(WHAT NEEDS TO BE DONE): Could you turn the lines of the listing below into a numbered list, from the line containing "Which amongst" through the end of the listing, skipping blank lines and leaving the pictures out?

(ENTRIES SUPPLIED):
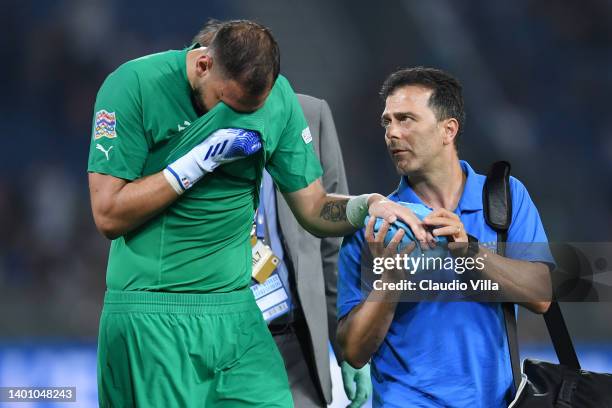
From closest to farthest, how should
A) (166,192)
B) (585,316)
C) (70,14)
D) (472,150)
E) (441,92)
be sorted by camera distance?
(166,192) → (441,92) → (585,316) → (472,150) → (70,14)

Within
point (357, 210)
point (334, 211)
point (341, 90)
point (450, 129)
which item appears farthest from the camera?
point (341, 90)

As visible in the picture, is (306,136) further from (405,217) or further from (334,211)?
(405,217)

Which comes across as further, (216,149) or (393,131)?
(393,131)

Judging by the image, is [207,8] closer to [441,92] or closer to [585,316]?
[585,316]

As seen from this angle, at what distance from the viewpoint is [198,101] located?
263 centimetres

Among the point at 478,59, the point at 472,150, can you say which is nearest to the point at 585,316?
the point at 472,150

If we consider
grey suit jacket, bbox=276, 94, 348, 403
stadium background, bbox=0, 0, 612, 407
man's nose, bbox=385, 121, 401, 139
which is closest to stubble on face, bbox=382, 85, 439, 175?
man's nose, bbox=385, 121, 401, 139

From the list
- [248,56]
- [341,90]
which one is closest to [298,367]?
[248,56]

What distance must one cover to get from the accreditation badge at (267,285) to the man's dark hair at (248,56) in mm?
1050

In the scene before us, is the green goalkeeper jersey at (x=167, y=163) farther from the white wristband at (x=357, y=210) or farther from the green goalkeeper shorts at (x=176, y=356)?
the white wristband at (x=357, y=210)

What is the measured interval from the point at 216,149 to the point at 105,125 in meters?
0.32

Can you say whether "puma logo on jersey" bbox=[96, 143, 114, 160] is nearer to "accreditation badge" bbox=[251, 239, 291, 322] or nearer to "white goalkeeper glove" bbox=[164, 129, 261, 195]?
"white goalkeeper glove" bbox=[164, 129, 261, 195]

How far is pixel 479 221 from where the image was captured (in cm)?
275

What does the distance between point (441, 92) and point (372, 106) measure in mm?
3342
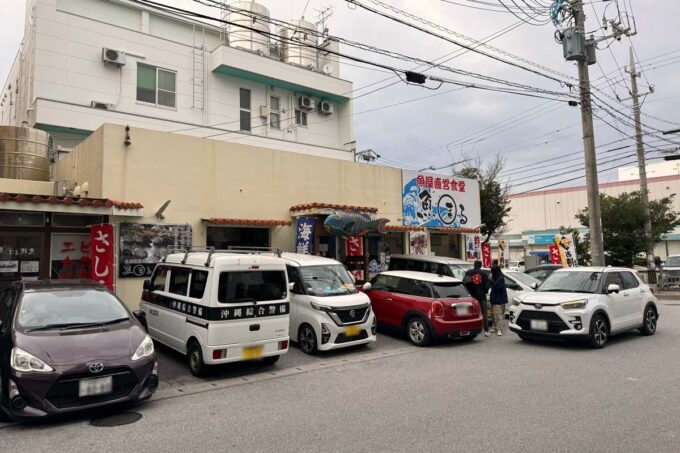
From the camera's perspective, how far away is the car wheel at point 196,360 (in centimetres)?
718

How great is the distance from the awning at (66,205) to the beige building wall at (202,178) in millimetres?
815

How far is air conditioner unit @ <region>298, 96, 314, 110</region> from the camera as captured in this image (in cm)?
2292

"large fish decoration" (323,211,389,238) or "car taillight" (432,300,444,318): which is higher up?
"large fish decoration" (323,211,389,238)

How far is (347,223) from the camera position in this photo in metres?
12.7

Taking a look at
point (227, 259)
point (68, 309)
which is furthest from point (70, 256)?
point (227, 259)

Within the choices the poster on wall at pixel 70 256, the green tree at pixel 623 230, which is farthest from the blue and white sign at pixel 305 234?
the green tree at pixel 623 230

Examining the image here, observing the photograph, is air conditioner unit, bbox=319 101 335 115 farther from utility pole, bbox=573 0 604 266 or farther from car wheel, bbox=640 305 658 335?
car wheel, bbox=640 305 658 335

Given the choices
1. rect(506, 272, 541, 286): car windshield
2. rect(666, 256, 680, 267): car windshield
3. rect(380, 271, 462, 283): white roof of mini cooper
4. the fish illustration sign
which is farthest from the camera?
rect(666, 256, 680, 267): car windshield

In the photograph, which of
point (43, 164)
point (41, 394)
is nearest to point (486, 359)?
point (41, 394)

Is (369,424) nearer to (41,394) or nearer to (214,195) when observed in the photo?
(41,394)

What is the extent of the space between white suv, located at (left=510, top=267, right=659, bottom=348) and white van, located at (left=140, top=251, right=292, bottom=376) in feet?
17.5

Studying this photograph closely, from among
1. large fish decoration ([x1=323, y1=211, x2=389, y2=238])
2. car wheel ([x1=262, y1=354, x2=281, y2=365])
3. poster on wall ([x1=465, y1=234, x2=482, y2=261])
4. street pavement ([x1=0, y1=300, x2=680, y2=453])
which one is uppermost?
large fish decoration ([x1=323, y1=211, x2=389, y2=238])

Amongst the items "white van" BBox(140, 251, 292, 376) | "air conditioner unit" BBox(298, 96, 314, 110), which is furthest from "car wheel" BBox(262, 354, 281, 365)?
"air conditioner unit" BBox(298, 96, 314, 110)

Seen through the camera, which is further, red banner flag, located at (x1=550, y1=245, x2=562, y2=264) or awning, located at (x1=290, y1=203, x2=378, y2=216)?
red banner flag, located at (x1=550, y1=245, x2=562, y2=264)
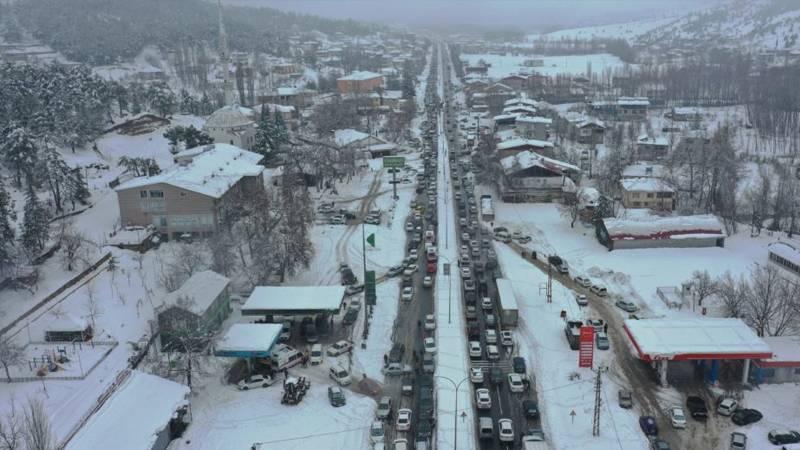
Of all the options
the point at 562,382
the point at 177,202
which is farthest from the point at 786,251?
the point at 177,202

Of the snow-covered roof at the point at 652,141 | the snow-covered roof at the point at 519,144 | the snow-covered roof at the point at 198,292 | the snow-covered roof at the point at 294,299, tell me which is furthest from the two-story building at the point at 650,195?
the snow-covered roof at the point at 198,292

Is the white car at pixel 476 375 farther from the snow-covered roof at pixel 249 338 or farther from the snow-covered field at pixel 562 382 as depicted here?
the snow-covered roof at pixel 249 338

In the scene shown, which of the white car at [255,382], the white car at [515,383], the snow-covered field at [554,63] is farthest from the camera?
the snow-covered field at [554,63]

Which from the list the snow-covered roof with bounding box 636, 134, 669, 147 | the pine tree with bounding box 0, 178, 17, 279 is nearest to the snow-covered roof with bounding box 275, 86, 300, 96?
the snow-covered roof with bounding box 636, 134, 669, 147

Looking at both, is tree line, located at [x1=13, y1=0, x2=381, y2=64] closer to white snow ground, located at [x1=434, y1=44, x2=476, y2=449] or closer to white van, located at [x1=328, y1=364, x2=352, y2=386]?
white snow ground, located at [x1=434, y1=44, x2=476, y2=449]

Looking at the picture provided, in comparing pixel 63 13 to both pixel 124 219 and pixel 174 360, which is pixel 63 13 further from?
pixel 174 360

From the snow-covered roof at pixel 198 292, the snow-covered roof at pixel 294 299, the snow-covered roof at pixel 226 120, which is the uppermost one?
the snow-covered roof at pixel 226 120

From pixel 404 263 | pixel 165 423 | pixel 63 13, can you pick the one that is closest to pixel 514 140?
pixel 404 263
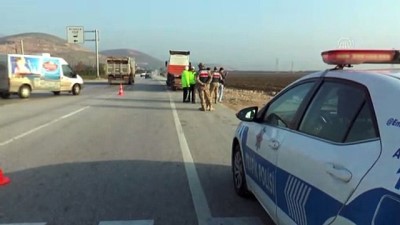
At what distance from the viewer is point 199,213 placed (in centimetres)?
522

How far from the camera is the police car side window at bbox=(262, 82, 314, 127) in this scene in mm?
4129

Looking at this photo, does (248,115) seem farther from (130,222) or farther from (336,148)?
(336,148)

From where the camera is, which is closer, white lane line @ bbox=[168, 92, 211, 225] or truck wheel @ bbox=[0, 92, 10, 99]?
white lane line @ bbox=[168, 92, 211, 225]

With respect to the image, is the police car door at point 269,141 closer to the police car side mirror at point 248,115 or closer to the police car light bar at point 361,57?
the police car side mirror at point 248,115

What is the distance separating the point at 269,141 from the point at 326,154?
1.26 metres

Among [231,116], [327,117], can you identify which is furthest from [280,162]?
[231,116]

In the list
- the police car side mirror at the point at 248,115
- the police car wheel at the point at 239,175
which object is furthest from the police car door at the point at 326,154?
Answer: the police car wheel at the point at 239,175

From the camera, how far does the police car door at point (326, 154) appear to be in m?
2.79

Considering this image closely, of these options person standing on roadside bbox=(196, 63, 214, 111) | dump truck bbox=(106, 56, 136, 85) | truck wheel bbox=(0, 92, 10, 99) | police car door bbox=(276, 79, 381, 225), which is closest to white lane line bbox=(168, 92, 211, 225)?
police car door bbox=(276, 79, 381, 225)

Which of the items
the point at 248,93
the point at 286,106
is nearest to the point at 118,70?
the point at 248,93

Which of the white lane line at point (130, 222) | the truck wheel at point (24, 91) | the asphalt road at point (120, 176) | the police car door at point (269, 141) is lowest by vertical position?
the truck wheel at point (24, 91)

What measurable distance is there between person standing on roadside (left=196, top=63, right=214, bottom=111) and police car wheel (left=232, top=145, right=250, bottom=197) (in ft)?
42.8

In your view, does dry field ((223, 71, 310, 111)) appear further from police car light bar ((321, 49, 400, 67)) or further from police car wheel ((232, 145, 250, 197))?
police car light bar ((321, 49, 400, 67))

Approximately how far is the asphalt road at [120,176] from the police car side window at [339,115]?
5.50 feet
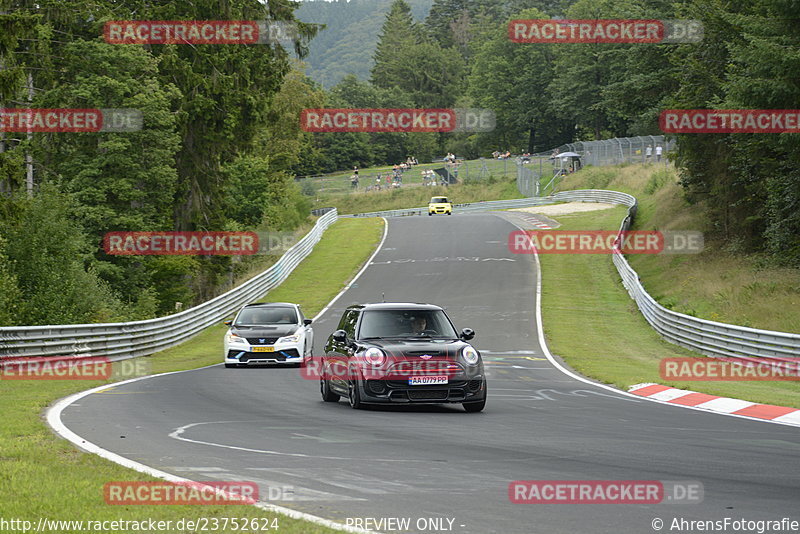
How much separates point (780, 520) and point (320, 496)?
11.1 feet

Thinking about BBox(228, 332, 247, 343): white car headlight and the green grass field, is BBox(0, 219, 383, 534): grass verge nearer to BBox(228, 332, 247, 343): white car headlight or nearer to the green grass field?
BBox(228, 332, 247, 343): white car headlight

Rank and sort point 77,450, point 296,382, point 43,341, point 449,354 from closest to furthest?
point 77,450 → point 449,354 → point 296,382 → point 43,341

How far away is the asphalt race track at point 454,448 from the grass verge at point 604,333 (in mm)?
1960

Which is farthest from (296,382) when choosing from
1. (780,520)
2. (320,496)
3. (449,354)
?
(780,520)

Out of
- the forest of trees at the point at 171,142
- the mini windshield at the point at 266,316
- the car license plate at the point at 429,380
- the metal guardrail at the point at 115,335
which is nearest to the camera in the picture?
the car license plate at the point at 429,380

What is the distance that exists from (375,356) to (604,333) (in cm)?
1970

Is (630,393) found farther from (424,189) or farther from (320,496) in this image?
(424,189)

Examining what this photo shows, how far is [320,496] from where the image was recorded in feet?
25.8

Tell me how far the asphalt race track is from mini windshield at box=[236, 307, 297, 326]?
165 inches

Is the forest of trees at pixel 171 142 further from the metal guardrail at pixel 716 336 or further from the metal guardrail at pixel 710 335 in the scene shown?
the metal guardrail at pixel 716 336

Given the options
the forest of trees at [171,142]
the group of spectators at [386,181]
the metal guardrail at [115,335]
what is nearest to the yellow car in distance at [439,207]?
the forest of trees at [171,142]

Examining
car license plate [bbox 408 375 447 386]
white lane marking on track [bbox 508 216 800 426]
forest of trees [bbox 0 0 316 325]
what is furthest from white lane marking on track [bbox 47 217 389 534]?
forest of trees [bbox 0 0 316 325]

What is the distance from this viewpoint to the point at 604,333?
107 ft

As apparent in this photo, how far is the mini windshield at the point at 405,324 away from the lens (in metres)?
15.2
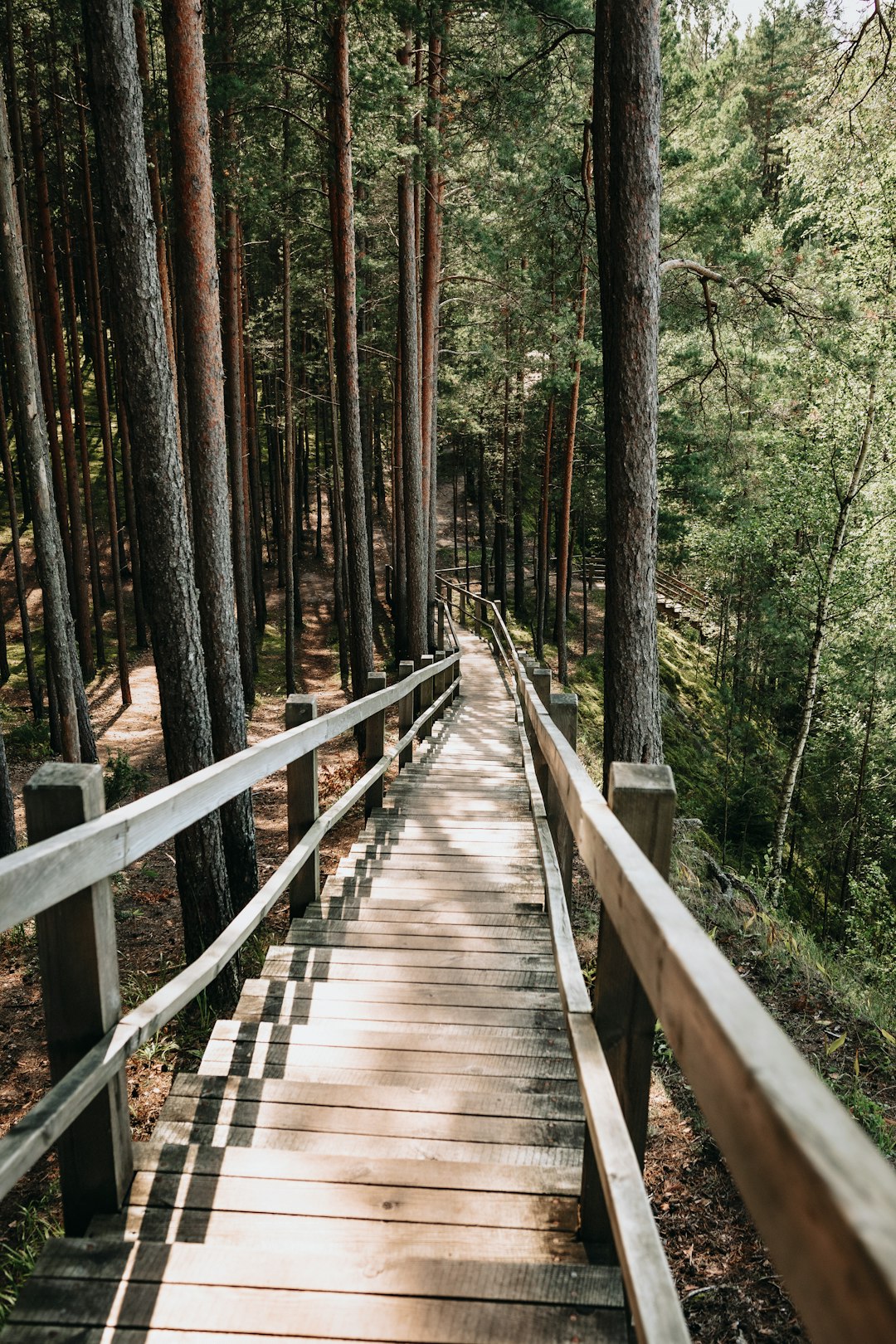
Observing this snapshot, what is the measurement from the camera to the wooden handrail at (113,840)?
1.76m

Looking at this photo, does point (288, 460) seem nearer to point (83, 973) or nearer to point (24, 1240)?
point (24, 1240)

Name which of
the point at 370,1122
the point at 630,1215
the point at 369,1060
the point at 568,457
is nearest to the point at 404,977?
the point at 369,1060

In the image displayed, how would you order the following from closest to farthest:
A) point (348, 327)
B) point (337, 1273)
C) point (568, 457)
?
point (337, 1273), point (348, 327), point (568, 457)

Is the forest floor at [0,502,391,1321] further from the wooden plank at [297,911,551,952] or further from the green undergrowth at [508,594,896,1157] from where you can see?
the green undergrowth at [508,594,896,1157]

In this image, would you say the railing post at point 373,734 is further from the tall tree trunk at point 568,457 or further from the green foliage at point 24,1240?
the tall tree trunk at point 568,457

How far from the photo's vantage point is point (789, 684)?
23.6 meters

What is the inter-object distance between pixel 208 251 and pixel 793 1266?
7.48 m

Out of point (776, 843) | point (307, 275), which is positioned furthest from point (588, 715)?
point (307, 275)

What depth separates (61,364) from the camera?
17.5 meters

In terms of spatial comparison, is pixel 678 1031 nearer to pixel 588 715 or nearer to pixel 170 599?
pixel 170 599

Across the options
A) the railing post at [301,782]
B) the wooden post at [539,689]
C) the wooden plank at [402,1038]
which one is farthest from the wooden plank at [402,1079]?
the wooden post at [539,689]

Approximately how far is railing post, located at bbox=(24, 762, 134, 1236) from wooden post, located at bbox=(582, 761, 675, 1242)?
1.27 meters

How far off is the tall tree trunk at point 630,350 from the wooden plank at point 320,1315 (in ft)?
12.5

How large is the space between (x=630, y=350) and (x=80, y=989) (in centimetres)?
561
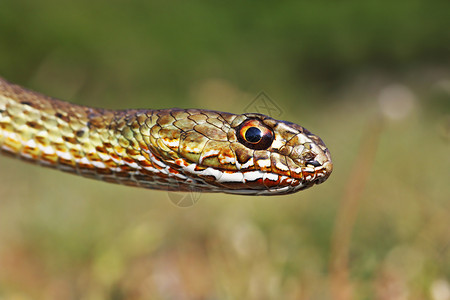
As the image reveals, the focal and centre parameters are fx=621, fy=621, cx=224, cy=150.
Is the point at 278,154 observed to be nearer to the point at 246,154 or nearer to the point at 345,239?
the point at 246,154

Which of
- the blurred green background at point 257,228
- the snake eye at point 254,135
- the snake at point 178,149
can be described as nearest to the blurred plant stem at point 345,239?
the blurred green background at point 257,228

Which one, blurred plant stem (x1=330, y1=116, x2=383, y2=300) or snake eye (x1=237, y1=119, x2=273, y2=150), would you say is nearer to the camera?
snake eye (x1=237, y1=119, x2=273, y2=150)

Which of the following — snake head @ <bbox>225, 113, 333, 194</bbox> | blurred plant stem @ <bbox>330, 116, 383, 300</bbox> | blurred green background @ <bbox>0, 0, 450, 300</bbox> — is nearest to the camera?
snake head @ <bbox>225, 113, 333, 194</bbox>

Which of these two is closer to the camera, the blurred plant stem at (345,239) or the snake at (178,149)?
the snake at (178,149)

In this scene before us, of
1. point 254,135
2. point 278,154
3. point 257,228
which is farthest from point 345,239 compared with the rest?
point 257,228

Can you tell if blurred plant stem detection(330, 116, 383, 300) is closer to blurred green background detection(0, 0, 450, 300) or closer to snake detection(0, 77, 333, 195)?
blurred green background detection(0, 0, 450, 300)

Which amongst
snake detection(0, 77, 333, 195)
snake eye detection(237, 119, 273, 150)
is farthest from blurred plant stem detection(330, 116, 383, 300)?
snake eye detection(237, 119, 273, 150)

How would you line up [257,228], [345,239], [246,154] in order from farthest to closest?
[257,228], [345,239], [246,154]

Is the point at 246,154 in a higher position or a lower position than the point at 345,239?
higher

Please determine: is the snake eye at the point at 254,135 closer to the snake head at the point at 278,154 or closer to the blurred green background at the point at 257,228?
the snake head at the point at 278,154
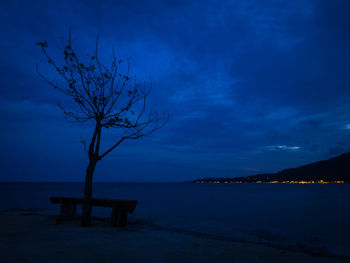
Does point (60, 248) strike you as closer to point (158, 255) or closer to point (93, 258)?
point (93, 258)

(RESULT FOR THIS TASK):
1. Which amongst
2. snake detection(0, 77, 333, 195)
3. snake eye detection(237, 119, 273, 150)
4. is farthest from blurred plant stem detection(330, 116, 383, 300)?
5. snake eye detection(237, 119, 273, 150)
6. How would you line up [257,228], [345,239], [246,154] in order from farthest to closest?
7. [257,228], [345,239], [246,154]
8. Is the point at 246,154 in a higher position or a lower position than the point at 345,239?
9. higher
10. Please determine: is the snake eye at the point at 254,135 closer to the snake head at the point at 278,154 or closer to the blurred green background at the point at 257,228?
11. the snake head at the point at 278,154
12. Does point (60, 248) strike you as closer to point (158, 255) or closer to point (93, 258)?
13. point (93, 258)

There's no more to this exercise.